Abstract PDF: PURPOSE
The purpose of this study was to investigate the relationship between aberrant p53 expression and the presence of human papillomavirus DNA in transitional cell carcinomas of the urinary bladder.
MATERIALS AND METHODS
This study analyzed 30 paraffin-embedded transitional cell carcinoma of the urinary bladder, including 10 cases of grade I, 10 cases of grade II, and 10 cases of grade III, for the presence of DNA-HPV and abnormal accumulation of p53. We used immunohistochemical staining for p53 protein and in situ hybridization for HPV DNA, respectively.
RESULTS
Overall positive rate of HPV DNA type 16 and type 18 was 60.0% and 53.3%, respectively.
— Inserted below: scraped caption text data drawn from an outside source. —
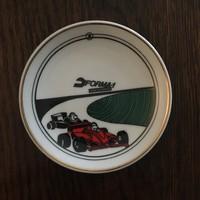 Hollóházi Forma1 emléktányér, fali tányér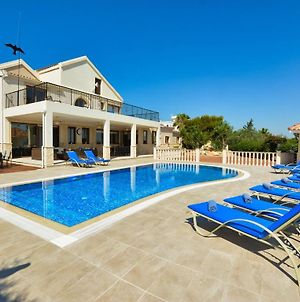 Villa Asklipi Titan - Exquisite Luxury 5 Bedroom Villa With Private Pool - Pool Table photos Exterior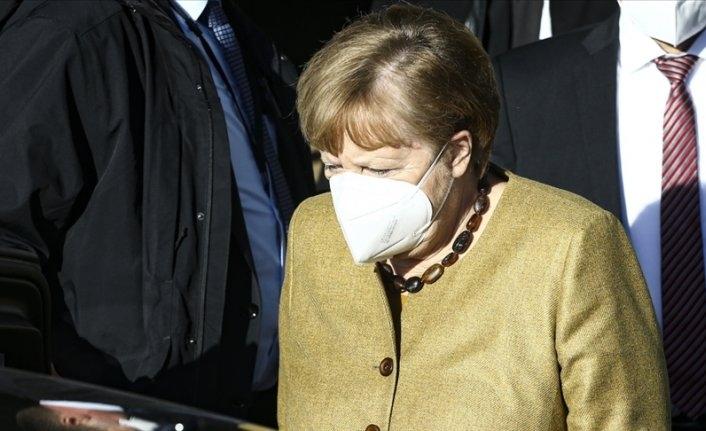 Merkel'den Uğur Şahin ve Özlem Türeci'ye destek: Tek boş günleri yok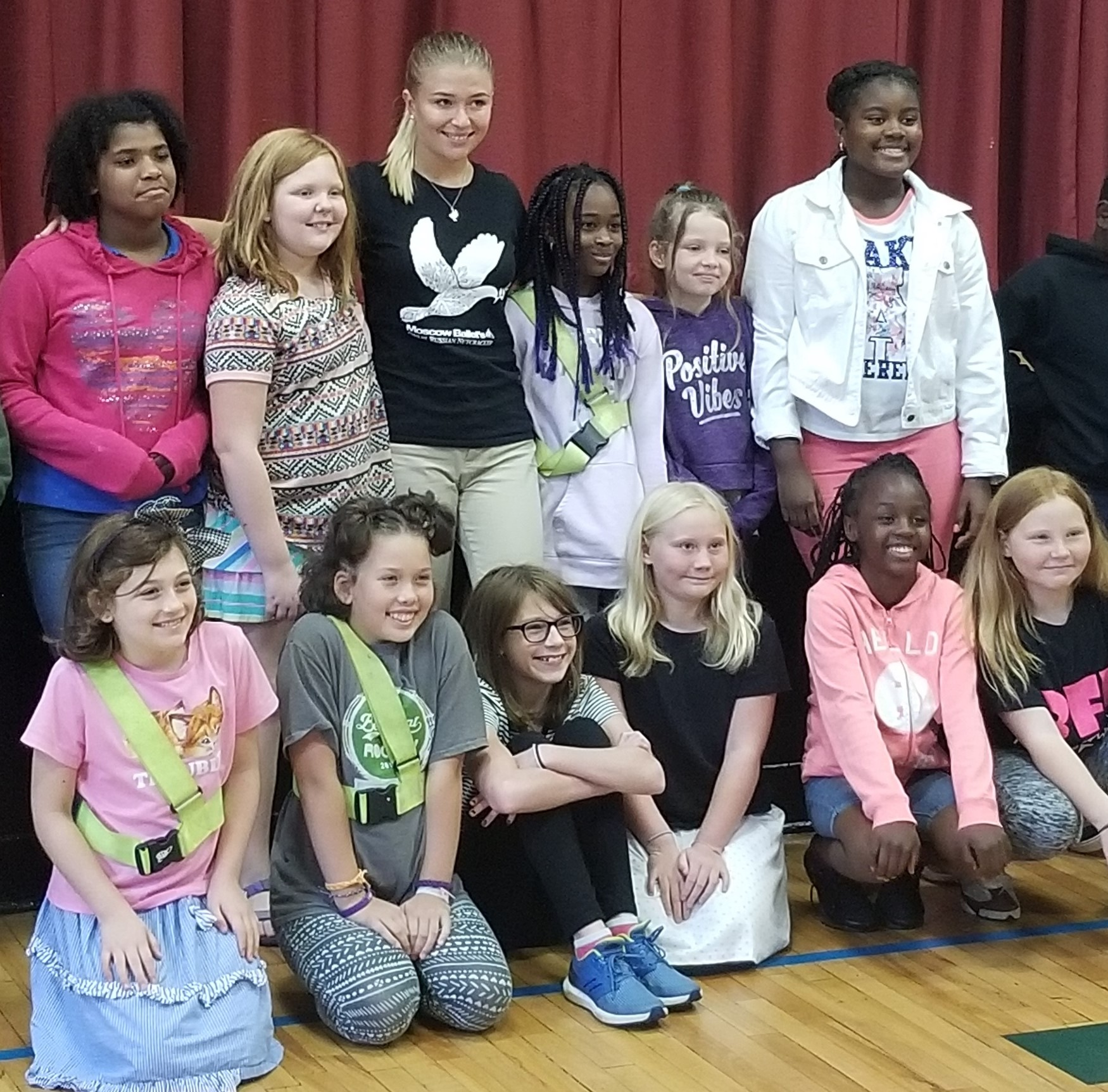 New Horizons students with a ballerina in Knoxville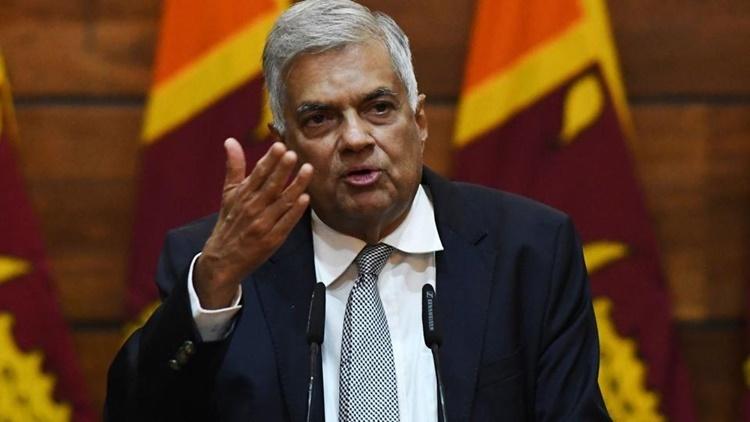 Thủ tướng Sri Lanka Ranil Wickremesinghe phát biểu tại một cuộc họp báo ở thủ đô Colombo hồi tháng 4. Ảnh: AP.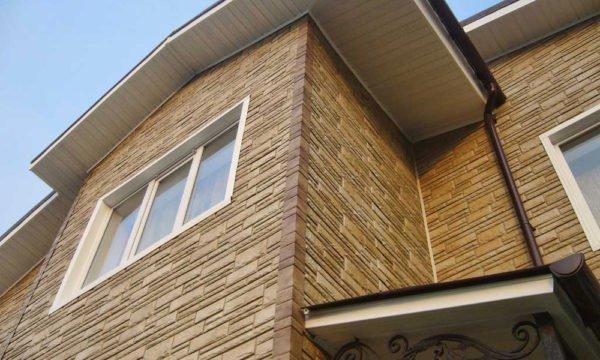 Щипцовая стена, оформленная керамическим сайдингом.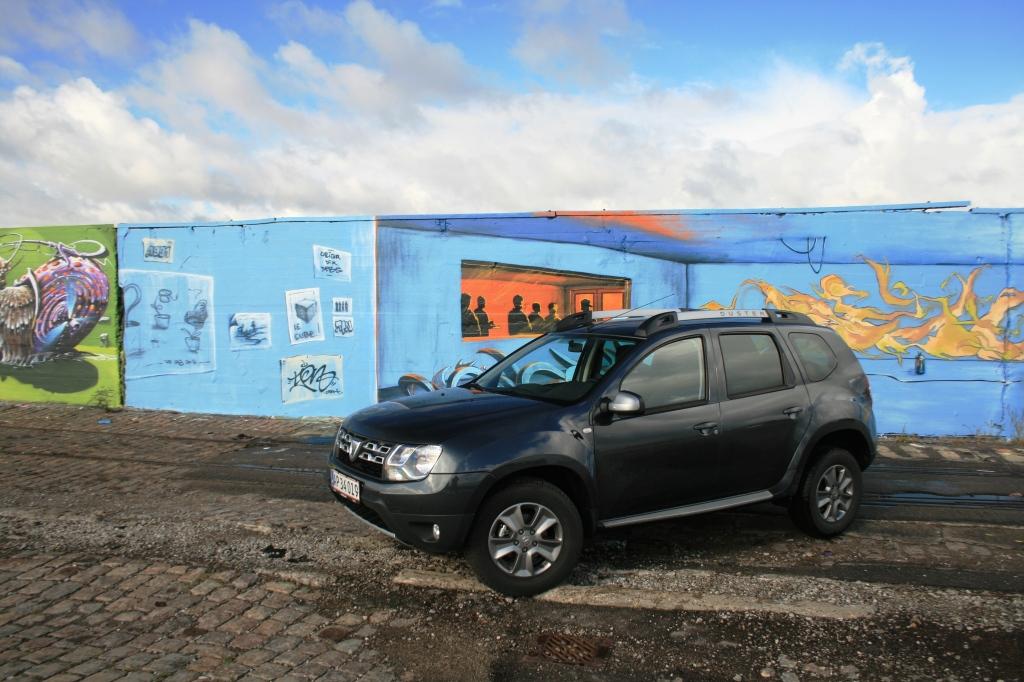 Den rumænske Dacia Duster er baseret på nyeste Renault-teknologi - pakket i en rustikt og rummeligt karosseri, der har masser af karakter og praktiske dyder. Til en pris der basker ALT andet i SUV-segmentet.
Nuclear accumulation of p53 was found in 13 cases (43.3%) of all transitional cell carcinomas. In HPV DNA type 16 positive cases, the p53 was positive in 8 cases and negative in 10 cases. In HPV DNA type 16 negative cases, the p53 was positive in 5 cases and negative in 7 cases. In HPV DNA type 18 positive cases, the p53 was positive in 7 cases and negative in 9 cases. In HPV DNA type 16 negative cases, the p53 was positive in 6 cases and negative in 8 cases.
CONCLUSION
This results suggest that HPV infection and p53 gene accumulation may contribute to the significant role in the carcinogenesis of the utinary bladder. In additon, HPV infection and p53 accumulation may be related to tumor progression and higher grade.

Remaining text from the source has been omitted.